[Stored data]
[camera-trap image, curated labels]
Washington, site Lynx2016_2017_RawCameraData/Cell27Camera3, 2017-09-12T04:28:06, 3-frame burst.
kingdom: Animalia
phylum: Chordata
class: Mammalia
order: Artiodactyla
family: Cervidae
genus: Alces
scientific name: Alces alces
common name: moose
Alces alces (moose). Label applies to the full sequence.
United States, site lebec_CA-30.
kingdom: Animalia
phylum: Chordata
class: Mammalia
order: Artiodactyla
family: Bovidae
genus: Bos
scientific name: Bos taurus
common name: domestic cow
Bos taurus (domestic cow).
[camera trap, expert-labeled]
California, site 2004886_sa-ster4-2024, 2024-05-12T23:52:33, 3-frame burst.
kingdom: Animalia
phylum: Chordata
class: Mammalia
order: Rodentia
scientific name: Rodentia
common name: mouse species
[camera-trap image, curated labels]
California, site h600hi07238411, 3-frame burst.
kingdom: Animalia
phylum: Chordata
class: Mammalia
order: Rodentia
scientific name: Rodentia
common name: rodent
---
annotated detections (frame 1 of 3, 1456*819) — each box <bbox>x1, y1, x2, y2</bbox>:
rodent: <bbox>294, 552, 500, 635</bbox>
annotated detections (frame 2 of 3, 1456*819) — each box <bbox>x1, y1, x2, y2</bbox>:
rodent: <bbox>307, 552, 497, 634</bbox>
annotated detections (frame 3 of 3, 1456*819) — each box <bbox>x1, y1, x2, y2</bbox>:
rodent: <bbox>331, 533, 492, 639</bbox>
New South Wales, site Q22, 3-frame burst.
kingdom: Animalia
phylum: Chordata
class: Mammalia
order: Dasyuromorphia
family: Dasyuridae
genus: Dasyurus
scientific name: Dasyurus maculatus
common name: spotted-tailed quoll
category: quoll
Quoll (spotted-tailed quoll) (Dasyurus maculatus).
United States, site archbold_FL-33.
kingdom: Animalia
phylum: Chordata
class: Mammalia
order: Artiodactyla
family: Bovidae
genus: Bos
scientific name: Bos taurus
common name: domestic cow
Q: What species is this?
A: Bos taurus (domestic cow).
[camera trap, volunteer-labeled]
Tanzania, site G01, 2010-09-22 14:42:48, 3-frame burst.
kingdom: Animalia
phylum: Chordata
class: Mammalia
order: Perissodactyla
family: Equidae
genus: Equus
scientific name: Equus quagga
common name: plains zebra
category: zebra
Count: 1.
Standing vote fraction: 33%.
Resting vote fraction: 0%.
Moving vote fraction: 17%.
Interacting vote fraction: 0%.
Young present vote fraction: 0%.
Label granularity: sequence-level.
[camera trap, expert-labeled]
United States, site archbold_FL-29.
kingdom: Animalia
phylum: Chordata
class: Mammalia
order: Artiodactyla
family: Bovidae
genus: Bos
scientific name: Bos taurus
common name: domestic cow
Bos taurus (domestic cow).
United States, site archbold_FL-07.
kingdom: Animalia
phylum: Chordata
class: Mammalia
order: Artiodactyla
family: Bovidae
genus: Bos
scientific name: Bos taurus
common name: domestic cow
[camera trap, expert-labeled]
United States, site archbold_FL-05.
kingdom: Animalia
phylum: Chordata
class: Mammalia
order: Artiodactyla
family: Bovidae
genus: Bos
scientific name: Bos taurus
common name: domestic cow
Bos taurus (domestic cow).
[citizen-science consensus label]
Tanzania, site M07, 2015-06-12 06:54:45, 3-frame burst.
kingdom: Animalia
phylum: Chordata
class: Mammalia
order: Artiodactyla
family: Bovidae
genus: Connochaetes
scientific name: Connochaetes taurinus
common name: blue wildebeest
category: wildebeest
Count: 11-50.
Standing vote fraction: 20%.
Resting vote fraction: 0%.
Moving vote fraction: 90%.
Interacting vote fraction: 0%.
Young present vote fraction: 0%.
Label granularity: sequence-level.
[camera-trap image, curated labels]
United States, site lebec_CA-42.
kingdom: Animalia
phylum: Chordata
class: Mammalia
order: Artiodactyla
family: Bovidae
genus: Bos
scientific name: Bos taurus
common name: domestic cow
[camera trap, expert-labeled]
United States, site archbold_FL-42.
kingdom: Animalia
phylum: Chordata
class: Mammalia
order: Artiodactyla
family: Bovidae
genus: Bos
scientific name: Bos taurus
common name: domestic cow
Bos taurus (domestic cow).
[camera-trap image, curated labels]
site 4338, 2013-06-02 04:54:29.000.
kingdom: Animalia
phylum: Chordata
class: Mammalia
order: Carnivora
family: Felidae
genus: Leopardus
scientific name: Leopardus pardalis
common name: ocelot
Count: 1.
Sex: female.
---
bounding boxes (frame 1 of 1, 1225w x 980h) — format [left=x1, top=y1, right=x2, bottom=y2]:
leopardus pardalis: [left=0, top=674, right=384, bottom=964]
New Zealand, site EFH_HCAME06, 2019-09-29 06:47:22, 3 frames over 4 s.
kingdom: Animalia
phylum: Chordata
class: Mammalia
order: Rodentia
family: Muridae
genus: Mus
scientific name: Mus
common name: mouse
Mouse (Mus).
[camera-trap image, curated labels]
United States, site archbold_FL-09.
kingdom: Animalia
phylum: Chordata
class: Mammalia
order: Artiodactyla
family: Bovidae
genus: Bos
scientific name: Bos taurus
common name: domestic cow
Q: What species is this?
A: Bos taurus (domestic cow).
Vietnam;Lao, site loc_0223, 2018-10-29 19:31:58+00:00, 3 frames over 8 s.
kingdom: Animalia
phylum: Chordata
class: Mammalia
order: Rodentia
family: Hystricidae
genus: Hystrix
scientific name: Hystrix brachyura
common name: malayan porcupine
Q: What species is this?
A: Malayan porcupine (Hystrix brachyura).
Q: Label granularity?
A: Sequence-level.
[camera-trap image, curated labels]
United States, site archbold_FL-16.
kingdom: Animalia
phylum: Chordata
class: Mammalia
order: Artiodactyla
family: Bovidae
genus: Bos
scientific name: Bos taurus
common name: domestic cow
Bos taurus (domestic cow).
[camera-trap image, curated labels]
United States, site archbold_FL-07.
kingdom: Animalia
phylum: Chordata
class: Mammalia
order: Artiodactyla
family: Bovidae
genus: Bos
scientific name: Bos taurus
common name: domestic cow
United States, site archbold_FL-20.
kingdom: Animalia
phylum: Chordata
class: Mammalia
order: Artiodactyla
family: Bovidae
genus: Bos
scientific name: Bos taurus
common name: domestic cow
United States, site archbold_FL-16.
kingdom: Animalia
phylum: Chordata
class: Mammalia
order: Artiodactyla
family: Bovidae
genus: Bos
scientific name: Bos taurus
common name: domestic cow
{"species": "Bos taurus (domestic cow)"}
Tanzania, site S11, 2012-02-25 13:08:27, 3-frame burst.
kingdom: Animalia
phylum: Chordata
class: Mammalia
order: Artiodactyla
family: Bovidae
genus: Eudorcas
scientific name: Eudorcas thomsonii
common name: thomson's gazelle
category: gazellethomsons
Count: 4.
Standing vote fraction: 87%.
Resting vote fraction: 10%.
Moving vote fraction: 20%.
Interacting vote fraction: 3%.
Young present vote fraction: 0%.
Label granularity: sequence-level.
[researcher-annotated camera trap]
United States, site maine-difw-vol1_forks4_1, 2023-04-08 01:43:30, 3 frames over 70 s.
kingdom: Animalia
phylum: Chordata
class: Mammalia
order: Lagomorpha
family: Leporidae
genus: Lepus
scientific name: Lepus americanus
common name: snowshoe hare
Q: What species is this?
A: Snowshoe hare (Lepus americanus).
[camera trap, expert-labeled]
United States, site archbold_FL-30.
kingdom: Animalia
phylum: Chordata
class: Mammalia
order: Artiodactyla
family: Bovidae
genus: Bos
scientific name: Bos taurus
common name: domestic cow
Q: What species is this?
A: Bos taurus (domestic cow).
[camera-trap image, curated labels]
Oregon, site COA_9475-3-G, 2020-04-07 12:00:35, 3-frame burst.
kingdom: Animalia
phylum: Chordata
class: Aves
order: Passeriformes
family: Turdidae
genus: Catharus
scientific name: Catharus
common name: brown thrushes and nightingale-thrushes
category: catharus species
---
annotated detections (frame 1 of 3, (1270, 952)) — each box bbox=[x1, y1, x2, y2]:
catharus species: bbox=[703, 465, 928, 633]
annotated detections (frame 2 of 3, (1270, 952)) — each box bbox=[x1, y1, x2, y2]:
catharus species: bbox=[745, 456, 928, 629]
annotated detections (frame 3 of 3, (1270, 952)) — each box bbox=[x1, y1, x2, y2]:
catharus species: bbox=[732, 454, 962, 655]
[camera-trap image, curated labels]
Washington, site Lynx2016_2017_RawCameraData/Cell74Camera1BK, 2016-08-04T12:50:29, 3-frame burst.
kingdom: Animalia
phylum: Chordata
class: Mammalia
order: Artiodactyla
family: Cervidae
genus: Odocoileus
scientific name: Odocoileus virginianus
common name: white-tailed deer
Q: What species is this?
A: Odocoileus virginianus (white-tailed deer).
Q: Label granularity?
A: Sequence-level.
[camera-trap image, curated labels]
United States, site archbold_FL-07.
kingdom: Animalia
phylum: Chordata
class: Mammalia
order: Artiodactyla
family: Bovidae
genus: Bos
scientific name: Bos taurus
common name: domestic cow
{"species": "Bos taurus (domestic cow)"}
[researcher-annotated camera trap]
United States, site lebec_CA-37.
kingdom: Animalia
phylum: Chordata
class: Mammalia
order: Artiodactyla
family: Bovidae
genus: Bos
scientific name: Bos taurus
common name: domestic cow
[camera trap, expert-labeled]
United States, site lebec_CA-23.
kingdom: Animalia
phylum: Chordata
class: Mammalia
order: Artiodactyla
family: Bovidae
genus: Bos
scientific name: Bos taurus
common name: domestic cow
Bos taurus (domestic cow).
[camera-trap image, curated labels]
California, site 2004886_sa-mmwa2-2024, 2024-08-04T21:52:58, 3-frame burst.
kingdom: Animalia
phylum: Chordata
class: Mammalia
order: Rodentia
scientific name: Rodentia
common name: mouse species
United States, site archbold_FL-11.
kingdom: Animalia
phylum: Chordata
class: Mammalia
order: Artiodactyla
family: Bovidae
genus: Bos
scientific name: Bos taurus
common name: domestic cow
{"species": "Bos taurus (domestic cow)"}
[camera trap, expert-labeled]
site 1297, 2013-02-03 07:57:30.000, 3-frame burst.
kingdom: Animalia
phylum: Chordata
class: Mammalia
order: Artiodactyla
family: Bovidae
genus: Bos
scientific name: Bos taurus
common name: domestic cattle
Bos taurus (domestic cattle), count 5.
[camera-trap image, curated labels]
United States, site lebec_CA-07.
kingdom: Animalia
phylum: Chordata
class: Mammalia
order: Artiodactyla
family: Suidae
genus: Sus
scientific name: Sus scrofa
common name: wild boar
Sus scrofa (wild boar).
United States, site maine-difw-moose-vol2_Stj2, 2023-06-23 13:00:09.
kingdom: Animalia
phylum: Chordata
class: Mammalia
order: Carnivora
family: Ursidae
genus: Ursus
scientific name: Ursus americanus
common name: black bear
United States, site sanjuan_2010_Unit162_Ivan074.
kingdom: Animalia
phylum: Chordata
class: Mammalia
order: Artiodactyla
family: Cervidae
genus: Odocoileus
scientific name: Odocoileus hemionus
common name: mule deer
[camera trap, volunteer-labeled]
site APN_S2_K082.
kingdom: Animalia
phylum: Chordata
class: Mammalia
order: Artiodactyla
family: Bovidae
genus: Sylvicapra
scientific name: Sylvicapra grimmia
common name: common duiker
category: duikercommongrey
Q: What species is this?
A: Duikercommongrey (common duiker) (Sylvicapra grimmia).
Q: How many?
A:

* **ABOUT THIS TASK**:
Where does the string "over" occur in the data above? Copy every line that holds it.

* **TASK ANSWER**:
New Zealand, site EFH_HCAME06, 2019-09-29 06:47:22, 3 frames over 4 s.
Vietnam;Lao, site loc_0223, 2018-10-29 19:31:58+00:00, 3 frames over 8 s.
United States, site maine-difw-vol1_forks4_1, 2023-04-08 01:43:30, 3 frames over 70 s.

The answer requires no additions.